◆ Brief a ◆
Edit the stretch of the records that opens with the line containing "Outline all globes." and closes with the line containing "[144,107,214,159]", replacing "Outline" with "Box" and leaving everything else unchanged. Give back only those lines.

◆ Supplied text ◆
——————————

The climax of the book comes with “I Fly So Low,” which also marks Gallardo’s most striking use of color. It’s about falling in love with a guy named Mike. Emotion creeps over the body via streaks of red colored pencil, the same red colored pencil as Mike’s hair. Once spoken out loud, the emotion becomes real; suddenly the sensation dominates every waking moment. It’s embarrassing and this dependency creates shame. But then Mike breaks it off and it feels worse. Gallardo’s character wonders, “Sometimes you want nothing and you get nothing and you wonder: Why does it feel so bad?” Her lines appear to have been lifted from her heart directly to the page, without any filter. It’s all alive. [Tim O’Neil]

Comic books can take small, personal events and amplify their dramatic impact with strong visual choices, making them so well-suited for autobiographical material. Georgia Webber’s Dumb #1 & 2 (Retrofit/Big Planet) is one of those small-scale, deeply personal stories, detailing the loss of Webber’s voice and the life changes she needed to enact to regain her vocal health. The first two issues have been reprinted in anticipation of Webber concluding her previously self-published series later this year, and these opening chapters draw the reader into Webber’s experience by finding clever ways to depict her pain and her inner conflict regarding what she needs to do to remedy it.

——————————

◆ Task material ◆
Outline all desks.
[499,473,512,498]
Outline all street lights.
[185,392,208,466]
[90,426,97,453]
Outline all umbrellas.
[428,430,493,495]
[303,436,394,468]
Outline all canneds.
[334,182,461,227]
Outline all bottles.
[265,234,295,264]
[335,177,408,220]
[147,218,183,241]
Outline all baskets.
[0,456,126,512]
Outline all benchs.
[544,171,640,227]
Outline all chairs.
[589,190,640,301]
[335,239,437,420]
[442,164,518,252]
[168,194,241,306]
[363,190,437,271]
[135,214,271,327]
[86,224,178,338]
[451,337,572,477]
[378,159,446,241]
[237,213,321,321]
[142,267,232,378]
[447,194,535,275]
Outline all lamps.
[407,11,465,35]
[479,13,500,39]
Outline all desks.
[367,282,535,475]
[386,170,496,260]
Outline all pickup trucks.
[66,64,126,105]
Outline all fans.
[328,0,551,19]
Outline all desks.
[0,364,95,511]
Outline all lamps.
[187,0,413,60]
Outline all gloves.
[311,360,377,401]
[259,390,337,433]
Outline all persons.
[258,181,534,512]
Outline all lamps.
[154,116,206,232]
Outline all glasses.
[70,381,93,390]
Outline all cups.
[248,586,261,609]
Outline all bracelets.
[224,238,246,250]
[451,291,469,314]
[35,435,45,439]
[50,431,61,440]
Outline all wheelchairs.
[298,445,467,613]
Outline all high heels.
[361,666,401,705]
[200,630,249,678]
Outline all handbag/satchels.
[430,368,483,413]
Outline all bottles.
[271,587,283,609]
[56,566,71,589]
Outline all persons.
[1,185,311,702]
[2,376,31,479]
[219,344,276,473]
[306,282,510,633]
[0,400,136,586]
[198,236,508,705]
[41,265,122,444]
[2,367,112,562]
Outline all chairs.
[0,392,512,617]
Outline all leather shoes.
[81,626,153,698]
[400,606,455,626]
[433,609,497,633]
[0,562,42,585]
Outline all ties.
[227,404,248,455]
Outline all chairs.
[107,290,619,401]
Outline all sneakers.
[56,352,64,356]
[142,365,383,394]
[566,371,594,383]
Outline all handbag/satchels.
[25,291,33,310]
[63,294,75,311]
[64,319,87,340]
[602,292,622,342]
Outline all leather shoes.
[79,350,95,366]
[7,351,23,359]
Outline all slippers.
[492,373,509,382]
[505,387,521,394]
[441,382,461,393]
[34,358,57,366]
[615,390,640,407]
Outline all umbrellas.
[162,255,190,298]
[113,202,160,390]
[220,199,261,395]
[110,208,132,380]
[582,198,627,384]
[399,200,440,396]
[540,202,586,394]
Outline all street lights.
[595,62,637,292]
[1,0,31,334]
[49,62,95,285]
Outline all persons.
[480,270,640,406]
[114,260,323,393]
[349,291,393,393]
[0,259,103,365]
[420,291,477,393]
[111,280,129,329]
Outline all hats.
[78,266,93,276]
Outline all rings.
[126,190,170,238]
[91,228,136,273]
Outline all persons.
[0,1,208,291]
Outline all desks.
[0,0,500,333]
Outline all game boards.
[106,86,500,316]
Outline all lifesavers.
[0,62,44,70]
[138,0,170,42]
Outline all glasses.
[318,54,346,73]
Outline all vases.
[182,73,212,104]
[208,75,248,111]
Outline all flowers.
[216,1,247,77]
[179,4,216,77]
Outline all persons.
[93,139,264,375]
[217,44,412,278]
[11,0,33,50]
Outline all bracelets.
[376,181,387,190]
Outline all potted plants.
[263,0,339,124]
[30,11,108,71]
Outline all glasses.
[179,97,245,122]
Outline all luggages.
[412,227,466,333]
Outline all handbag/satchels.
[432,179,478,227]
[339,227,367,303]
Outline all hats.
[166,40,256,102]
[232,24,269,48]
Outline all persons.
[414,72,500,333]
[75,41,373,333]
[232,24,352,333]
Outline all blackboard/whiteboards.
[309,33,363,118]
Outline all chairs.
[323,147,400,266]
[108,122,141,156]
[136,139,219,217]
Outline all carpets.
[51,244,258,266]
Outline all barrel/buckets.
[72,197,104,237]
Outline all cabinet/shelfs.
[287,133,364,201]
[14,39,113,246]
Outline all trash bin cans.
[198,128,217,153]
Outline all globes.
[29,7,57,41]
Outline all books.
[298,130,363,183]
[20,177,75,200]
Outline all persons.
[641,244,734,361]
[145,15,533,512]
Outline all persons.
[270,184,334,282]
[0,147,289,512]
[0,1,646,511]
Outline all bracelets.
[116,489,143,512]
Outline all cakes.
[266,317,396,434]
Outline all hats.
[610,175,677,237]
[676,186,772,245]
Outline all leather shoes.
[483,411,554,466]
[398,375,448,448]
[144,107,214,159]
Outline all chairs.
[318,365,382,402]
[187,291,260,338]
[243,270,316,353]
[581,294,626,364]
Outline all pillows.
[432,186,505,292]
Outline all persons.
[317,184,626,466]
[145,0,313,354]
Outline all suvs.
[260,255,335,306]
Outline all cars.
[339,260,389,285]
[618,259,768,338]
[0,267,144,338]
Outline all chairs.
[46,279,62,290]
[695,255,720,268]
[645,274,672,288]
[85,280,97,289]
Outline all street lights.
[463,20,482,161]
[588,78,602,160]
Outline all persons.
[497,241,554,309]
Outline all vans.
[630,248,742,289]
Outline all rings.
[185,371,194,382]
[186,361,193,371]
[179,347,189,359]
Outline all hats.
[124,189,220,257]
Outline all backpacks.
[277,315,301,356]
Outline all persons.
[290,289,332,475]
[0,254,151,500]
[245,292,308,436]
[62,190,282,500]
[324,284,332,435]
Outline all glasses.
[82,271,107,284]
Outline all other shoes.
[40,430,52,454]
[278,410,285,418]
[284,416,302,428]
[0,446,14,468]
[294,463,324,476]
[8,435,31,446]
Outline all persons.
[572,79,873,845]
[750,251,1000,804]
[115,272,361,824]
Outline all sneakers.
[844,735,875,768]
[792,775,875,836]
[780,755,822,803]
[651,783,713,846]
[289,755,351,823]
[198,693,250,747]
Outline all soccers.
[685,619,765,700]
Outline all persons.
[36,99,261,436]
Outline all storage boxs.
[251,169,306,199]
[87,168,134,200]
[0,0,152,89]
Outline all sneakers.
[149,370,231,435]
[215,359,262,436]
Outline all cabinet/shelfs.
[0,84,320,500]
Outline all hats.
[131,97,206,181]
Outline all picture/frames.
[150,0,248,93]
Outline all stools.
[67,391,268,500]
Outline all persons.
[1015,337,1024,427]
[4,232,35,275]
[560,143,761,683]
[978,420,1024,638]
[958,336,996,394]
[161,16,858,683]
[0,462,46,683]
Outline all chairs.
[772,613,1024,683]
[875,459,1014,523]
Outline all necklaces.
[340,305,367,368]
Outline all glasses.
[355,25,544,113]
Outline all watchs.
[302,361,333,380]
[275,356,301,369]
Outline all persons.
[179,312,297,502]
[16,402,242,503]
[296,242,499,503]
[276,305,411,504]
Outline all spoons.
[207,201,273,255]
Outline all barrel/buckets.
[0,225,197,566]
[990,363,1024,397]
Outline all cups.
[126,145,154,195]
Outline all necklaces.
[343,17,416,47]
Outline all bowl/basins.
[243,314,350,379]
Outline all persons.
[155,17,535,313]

——————————

◆ Brief b ◆
Quote the comic book review text in full, word for word.

◆ Correct result a ◆
Box all globes.
[29,7,57,41]
Box all books.
[298,130,363,183]
[20,177,75,200]
Box all persons.
[641,244,734,361]
[145,15,533,512]
Box all persons.
[270,184,334,282]
[0,147,289,512]
[0,1,646,511]
Box all bracelets.
[116,489,143,512]
Box all cakes.
[266,317,396,434]
Box all hats.
[610,175,677,237]
[676,186,772,245]
Box all leather shoes.
[483,411,554,466]
[398,375,448,448]
[144,107,214,159]

◆ Correct result b ◆
The climax of the book comes with “I Fly So Low,” which also marks Gallardo’s most striking use of color. It’s about falling in love with a guy named Mike. Emotion creeps over the body via streaks of red colored pencil, the same red colored pencil as Mike’s hair. Once spoken out loud, the emotion becomes real; suddenly the sensation dominates every waking moment. It’s embarrassing and this dependency creates shame. But then Mike breaks it off and it feels worse. Gallardo’s character wonders, “Sometimes you want nothing and you get nothing and you wonder: Why does it feel so bad?” Her lines appear to have been lifted from her heart directly to the page, without any filter. It’s all alive. [Tim O’Neil]

Comic books can take small, personal events and amplify their dramatic impact with strong visual choices, making them so well-suited for autobiographical material. Georgia Webber’s Dumb #1 & 2 (Retrofit/Big Planet) is one of those small-scale, deeply personal stories, detailing the loss of Webber’s voice and the life changes she needed to enact to regain her vocal health. The first two issues have been reprinted in anticipation of Webber concluding her previously self-published series later this year, and these opening chapters draw the reader into Webber’s experience by finding clever ways to depict her pain and her inner conflict regarding what she needs to do to remedy it.